This would offer you rental income in addition to the income from the business sale. Of course there is a little more risk because if they fail to pay you will be forced to take it back and once again step back in. However you can hedge that risk a little by requiring a decent down payment, or some form of collateral. Another advantage is you would spread your proceeds of the sale over a longer time which would lower your tax consequences from the sale. Also with interest rates so low right now you could get a higher return with the owner financing because of the added risk you would be assuming. If you do consider that route, just be sure to use a good attorney for the contract, there will be some things needed to be done absolutely correctly in order to better protect yourself.

Just a quick though off the top of my head when I saw your post come back up again.

I wish you well.


----------



## shirleyg (May 3, 2008)

Thank you so much for your good advise. That would be great if I could find someone who already does garment decorating to step int.
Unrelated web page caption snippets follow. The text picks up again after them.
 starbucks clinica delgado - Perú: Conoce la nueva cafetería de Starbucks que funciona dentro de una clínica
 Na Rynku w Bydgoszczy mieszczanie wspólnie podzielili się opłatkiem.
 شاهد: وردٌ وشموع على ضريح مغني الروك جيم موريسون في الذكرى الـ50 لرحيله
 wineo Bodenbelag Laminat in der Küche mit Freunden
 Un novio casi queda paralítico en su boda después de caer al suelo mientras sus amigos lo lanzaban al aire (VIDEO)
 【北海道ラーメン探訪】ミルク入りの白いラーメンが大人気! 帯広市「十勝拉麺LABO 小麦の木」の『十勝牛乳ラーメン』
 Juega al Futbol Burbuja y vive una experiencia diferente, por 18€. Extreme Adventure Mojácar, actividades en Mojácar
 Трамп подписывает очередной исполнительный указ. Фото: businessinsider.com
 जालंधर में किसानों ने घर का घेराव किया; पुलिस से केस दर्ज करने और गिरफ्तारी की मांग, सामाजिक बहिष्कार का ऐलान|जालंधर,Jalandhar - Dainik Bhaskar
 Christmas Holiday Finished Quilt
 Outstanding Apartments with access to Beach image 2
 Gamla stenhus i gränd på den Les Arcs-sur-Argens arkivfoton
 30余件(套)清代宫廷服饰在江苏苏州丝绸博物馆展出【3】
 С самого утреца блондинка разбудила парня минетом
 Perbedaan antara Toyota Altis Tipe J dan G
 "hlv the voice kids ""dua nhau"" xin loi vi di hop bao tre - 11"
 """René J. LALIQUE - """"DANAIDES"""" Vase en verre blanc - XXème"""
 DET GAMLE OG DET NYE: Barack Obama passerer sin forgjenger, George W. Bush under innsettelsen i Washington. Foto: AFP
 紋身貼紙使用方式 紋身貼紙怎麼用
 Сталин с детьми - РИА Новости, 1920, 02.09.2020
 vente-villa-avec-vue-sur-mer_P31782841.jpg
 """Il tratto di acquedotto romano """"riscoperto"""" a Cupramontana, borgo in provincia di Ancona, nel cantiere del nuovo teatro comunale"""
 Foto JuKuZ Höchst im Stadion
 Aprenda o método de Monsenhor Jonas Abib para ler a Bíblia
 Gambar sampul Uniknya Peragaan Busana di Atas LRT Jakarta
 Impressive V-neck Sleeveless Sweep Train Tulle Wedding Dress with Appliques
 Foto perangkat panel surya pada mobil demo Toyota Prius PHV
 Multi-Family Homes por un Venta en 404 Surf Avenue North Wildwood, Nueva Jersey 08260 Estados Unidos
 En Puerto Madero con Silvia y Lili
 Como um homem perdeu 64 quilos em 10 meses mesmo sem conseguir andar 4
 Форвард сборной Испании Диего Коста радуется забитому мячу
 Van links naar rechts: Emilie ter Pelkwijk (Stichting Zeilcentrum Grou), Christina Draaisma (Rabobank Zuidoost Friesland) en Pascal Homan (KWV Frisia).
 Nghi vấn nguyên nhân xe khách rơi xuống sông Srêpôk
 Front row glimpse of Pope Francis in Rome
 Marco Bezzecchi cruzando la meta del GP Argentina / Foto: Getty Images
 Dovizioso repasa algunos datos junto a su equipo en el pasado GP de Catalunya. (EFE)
But I don't want to make an arrangement such as you describe with a newbie. (We all know the percentage start-ups who fail.)

Otherwise, I will need to sell all the equipment individually. Ugh! 

I haven't really had a "hard time selling" my business, just a hard time actually putting it up for sale. Gotta find out how much the equipment is worth, and the furniture, the clients...

Right now besides keeping the business going, we are cleaning, sorting, counting... we have lots and lots of shirts and hats and ink and wooden frames and foil. Well, you get the picture. 

Again, thanks for your input!


----------